ARTICLE —

begin

The 2018 Military Bowl was a college football bowl game that was played on December 31, 2018. It was the 11th edition of the Military Bowl, and was one of the 2018–19 bowl games concluding the 2018 FBS football season. Sponsored by defense contractor Northrop Grumman, the game was officially known as the Military Bowl presented by Northrop Grumman.

Teams
The game was played between Virginia Tech of the Atlantic Coast Conference (ACC) and Cincinnati of the American Athletic Conference (The American). The two programs had previously met 11 times, with Virginia Tech holding a 6–5 lead in the series. It was their second meeting in the Military Bowl, having previously contested the 2014 edition, with Virginia Tech winning 33–17.

Virginia Tech Hokies

Virginia Tech received and accepted a bid to the Military Bowl on December 2. The Hokies entered the bowl with a 6–6 record (4–4 in conference). After starting the season 4–2, the Hokies lost four games in a row, then finished with two wins, giving them the six wins needed for bowl eligibility. This was Virginia Tech's 26th consecutive bowl appearance, having played in a bowl every season since the 1993 Independence Bowl.

end

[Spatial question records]

begin

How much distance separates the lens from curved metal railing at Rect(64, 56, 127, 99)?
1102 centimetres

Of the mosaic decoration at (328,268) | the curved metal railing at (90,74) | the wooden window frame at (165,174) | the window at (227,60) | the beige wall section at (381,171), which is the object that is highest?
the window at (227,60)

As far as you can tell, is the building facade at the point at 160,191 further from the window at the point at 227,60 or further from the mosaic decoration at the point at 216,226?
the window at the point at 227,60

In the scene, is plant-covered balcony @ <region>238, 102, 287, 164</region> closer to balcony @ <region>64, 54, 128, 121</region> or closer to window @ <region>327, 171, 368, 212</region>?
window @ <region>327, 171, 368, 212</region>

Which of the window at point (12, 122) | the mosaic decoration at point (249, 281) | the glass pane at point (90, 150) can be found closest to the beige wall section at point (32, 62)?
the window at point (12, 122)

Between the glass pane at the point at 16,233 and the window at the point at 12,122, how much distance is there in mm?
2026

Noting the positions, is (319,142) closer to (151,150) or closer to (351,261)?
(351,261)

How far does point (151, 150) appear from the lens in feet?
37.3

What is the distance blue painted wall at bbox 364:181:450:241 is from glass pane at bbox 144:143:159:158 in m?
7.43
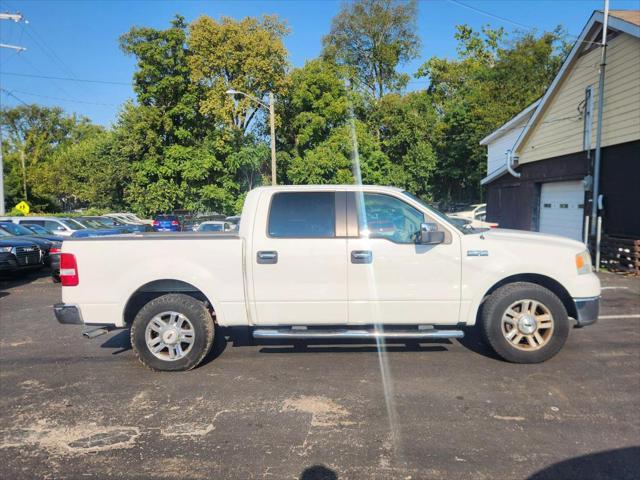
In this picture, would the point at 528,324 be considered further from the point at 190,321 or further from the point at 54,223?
the point at 54,223

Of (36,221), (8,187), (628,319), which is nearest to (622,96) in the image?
(628,319)

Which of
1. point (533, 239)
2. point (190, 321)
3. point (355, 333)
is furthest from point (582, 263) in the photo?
point (190, 321)

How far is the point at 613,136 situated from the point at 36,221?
2093 cm

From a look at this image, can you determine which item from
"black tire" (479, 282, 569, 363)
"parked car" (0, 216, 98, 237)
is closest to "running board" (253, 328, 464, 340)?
"black tire" (479, 282, 569, 363)

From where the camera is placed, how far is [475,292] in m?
4.78

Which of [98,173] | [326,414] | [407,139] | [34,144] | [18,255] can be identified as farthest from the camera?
[34,144]

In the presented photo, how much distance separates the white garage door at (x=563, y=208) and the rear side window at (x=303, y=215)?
11982mm

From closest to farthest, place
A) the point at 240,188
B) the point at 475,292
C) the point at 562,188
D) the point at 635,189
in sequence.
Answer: the point at 475,292 → the point at 635,189 → the point at 562,188 → the point at 240,188

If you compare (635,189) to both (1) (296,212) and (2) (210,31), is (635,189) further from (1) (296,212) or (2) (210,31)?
(2) (210,31)

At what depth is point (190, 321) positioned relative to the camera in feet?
15.7

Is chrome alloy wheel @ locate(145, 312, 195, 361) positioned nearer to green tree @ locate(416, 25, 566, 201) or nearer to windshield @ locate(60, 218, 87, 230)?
windshield @ locate(60, 218, 87, 230)

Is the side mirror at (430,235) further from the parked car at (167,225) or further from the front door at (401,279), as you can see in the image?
the parked car at (167,225)

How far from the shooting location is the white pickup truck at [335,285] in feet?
15.6

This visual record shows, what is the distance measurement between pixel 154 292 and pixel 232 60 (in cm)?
2870
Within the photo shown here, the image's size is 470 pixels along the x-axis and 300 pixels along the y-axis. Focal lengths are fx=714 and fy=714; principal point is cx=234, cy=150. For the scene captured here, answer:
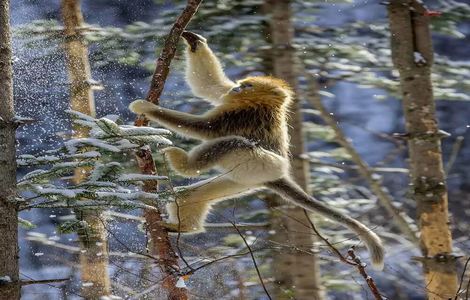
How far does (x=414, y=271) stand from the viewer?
999 centimetres

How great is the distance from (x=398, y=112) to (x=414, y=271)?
4.33 metres

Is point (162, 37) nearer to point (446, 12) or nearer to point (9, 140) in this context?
point (446, 12)

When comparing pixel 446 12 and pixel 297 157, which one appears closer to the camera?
pixel 297 157

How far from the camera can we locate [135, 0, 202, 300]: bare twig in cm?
362

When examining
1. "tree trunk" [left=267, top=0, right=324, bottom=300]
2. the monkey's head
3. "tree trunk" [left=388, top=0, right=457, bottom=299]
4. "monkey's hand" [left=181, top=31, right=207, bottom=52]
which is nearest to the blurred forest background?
"tree trunk" [left=267, top=0, right=324, bottom=300]

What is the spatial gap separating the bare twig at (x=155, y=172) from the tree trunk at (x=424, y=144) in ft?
8.49

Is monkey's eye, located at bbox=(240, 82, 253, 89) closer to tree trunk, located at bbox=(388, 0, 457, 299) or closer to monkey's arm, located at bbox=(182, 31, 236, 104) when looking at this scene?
monkey's arm, located at bbox=(182, 31, 236, 104)

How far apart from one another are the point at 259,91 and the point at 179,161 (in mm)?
974

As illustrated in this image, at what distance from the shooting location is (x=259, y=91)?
5301mm

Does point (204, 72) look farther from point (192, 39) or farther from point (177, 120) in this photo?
point (177, 120)

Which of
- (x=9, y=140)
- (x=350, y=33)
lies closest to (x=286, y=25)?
(x=350, y=33)

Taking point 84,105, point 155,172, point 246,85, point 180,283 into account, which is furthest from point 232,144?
point 84,105

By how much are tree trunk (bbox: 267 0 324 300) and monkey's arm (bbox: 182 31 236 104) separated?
60 cm

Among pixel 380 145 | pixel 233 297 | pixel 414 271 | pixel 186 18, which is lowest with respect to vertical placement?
pixel 414 271
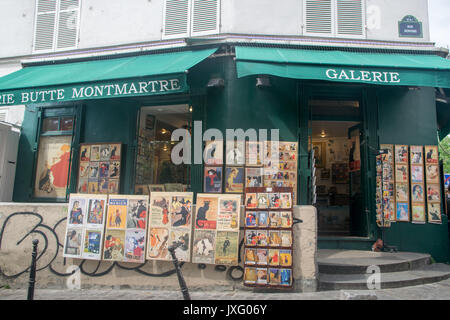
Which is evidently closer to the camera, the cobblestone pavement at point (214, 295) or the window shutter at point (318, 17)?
the cobblestone pavement at point (214, 295)

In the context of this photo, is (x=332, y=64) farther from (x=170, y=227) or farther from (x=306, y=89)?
(x=170, y=227)

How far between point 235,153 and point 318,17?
3871 mm

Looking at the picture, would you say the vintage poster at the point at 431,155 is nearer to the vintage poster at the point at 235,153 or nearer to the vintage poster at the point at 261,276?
the vintage poster at the point at 235,153

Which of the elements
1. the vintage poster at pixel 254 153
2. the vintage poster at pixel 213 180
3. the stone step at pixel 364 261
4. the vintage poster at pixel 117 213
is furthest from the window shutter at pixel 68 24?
the stone step at pixel 364 261

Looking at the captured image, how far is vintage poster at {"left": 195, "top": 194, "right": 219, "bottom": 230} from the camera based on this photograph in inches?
205

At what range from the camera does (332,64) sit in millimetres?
6547

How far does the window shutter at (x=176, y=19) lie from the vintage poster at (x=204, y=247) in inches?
204

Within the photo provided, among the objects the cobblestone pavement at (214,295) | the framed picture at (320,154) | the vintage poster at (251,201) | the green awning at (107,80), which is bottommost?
the cobblestone pavement at (214,295)

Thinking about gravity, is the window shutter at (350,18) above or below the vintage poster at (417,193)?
above

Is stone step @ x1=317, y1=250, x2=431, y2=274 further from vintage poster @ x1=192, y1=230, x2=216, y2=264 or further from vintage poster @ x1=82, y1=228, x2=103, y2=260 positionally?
vintage poster @ x1=82, y1=228, x2=103, y2=260

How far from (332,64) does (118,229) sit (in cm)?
507

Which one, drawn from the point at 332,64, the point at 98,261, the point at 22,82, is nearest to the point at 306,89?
the point at 332,64

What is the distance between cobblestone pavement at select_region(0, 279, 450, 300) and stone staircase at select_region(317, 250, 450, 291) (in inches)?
5.9

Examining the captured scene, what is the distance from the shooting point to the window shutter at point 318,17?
307 inches
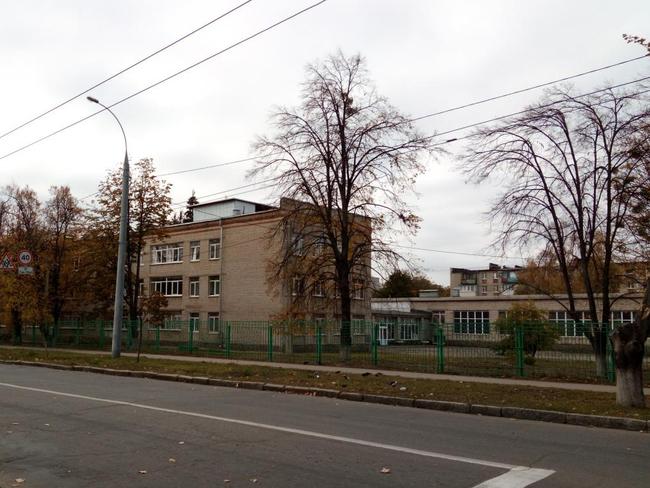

end

INSTRUCTIONS FOR THE TASK — According to the article on the 2018 Military Bowl, what record did Virginia Tech bring into the game?

THE ANSWER — Virginia Tech entered the bowl with a 6–6 record, 4–4 in conference.